Source:

· · · ·

# My Miniature Horse Colt



## Di (Jan 29, 2008)

This is Dude. He was having a great run today!


----------



## liz (Oct 5, 2007)

Look at him...he looks beautiful with is mane and tail out behind him! How old is he?

I am seriously thinking of getting a young mini to "fit" in with my goats, but right now with the price of everything I don't know if I could afford to feed a mini thru the winter! Sucks cause right now my field is really growing up and we all know that goats don't graze and a mini horse would have all the pasture it would want!


----------



## Di (Jan 29, 2008)

· · · ·

Required actions:
1. In the miniature horse colt thread, what is the colt's name?
2. Carry on the miniature horse colt thread from its last line.

Provided material:

· · · ·

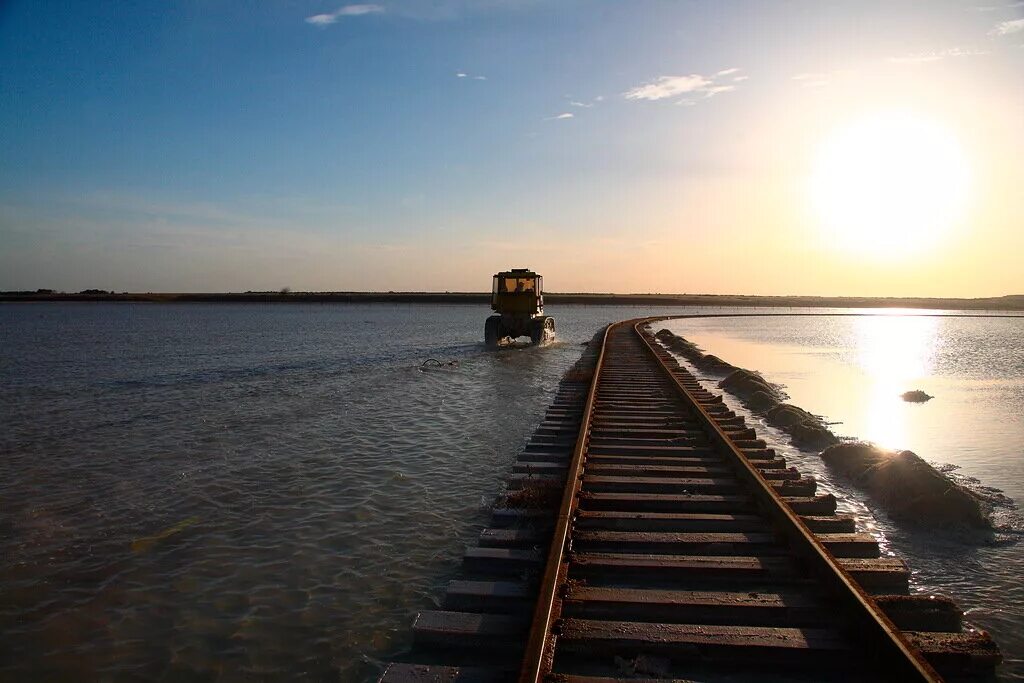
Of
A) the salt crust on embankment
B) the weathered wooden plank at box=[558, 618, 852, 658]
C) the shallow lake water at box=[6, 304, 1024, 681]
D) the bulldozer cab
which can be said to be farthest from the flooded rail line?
the bulldozer cab

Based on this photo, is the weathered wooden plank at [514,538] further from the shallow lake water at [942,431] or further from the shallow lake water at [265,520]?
the shallow lake water at [942,431]

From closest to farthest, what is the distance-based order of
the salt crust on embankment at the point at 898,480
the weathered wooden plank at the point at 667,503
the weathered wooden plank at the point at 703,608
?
the weathered wooden plank at the point at 703,608 < the weathered wooden plank at the point at 667,503 < the salt crust on embankment at the point at 898,480

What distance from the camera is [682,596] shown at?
4.20 m

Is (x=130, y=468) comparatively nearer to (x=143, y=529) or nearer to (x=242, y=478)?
(x=242, y=478)

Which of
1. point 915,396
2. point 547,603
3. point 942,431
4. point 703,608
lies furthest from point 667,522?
point 915,396

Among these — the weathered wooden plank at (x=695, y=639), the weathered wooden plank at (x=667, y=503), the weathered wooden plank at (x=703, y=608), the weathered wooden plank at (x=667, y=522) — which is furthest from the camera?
the weathered wooden plank at (x=667, y=503)

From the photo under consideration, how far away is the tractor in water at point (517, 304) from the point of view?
28.8m

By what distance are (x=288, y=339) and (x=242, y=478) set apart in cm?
3268

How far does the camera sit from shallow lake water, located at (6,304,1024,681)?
4.37m

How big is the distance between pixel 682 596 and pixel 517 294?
24.9 m

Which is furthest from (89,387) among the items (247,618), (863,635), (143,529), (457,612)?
(863,635)

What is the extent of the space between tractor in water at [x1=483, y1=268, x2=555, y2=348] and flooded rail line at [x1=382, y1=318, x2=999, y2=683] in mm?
21807

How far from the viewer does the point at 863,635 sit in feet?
11.9

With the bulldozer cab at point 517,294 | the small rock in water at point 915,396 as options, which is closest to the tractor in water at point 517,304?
the bulldozer cab at point 517,294
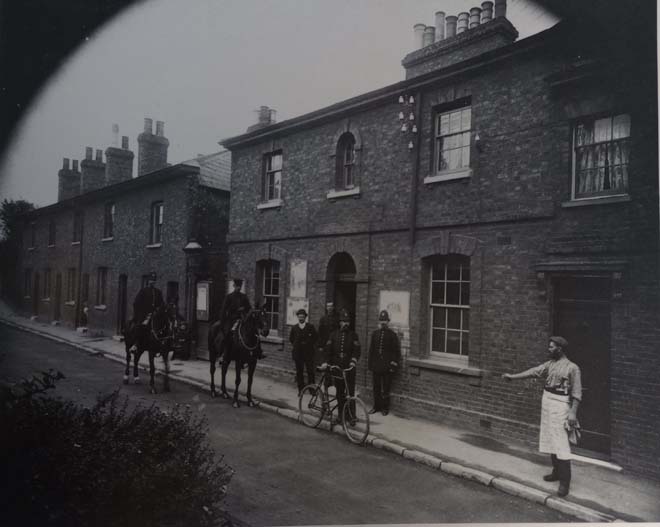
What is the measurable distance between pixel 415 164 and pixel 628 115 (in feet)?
11.1

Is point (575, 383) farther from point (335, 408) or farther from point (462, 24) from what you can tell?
point (462, 24)

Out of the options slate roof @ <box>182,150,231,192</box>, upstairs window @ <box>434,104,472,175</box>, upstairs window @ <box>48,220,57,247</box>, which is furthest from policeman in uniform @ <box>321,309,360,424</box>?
slate roof @ <box>182,150,231,192</box>

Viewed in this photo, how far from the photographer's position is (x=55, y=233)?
688 centimetres

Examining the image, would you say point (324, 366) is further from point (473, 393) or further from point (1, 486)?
point (1, 486)

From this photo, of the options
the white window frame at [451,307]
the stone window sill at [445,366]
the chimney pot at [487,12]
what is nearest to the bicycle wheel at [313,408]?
the stone window sill at [445,366]

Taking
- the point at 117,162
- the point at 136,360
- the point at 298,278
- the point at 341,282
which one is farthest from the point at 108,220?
the point at 341,282

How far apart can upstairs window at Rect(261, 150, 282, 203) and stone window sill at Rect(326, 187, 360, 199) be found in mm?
1749

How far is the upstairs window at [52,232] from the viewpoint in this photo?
6400 mm

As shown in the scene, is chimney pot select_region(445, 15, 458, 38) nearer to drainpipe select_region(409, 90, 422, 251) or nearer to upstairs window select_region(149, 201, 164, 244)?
drainpipe select_region(409, 90, 422, 251)

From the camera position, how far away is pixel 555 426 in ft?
17.2

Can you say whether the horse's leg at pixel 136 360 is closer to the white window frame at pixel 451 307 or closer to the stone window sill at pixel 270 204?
the stone window sill at pixel 270 204

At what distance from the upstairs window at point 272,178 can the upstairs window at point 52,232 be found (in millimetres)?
5035

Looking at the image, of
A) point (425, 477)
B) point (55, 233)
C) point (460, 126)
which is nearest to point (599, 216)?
point (460, 126)

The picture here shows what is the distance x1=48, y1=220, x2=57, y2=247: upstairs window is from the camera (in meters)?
6.40
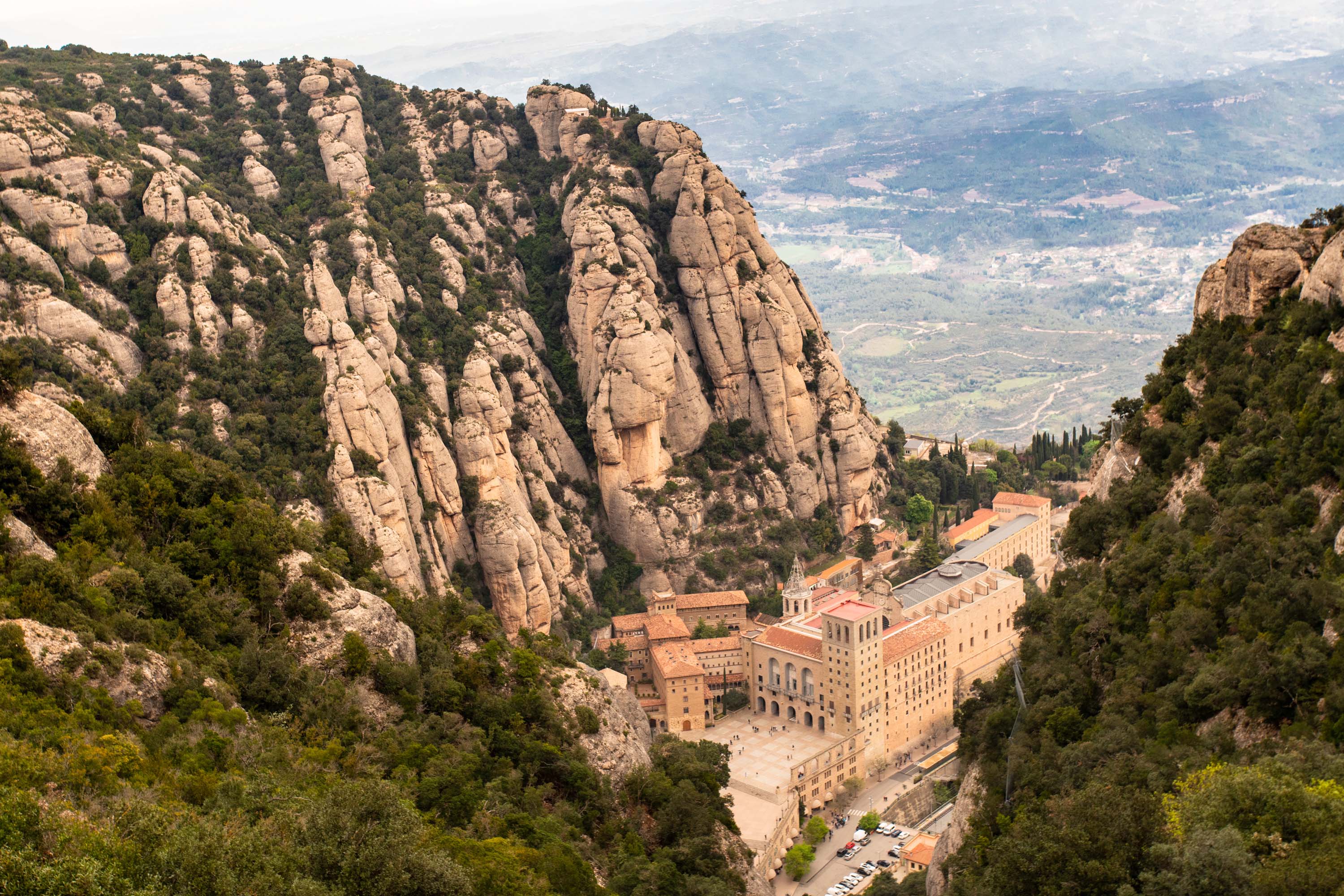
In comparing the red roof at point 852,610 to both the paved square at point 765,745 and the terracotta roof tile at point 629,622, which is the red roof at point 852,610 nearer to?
the paved square at point 765,745

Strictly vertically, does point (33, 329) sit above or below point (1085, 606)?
above

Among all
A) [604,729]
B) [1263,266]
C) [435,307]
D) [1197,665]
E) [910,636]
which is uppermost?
[1263,266]

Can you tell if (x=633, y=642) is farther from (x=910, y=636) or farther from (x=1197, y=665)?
(x=1197, y=665)

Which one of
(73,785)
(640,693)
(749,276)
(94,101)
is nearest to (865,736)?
(640,693)

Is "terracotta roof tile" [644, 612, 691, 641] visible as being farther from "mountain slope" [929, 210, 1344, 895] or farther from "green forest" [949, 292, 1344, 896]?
"green forest" [949, 292, 1344, 896]

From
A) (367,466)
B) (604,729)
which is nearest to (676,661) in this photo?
(367,466)

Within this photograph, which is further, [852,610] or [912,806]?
[852,610]

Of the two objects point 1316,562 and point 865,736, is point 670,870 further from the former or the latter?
point 865,736

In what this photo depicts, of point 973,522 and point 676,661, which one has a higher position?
point 676,661
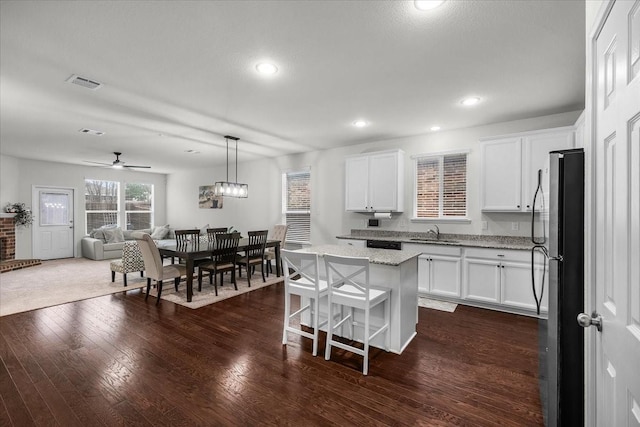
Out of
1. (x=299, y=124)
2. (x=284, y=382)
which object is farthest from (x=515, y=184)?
(x=284, y=382)

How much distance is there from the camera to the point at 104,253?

· · · ·

Outputs for the tasks:
1. Dude.

2.
He's 3 yrs. old. He's registered and is pretty well-bred. We're going to breed him to our 2 mini mares this summer. He's all ready! Prancing around like a real stud muffin. He's so cute. Then, he'll probably be for sale. I don't plan to be a "big-time" horse breeder. He has his own paddock, but he spends quite alot of time with the Cashmere bucks and the Pygora buck. My older Cashmere buck is almost as big as Dude! Dude used to bully him but Bambino got tired of it one day and started pushing him in the chest, his horns are wide enough that Dude's chest area fit right in the center. Bambino pushed him off his feet...I was just getting ready to break them up when Dude gave up...they've been friends ever since. It's pretty funny, they still play the game sometimes (I wish I could get a picture of it), the other two just stand back and watch, but they want none of it. I put Dude in his paddock every night, Bambino waits right by the gate (if it's not raining), till morning when he comes out to "play"!


----------



## enjoytheride (Oct 5, 2007)

it's so much fun to watch a horse run- they so enjoy it. He a real beauty.


----------



## goathappy (Oct 5, 2007)

He is handsome!!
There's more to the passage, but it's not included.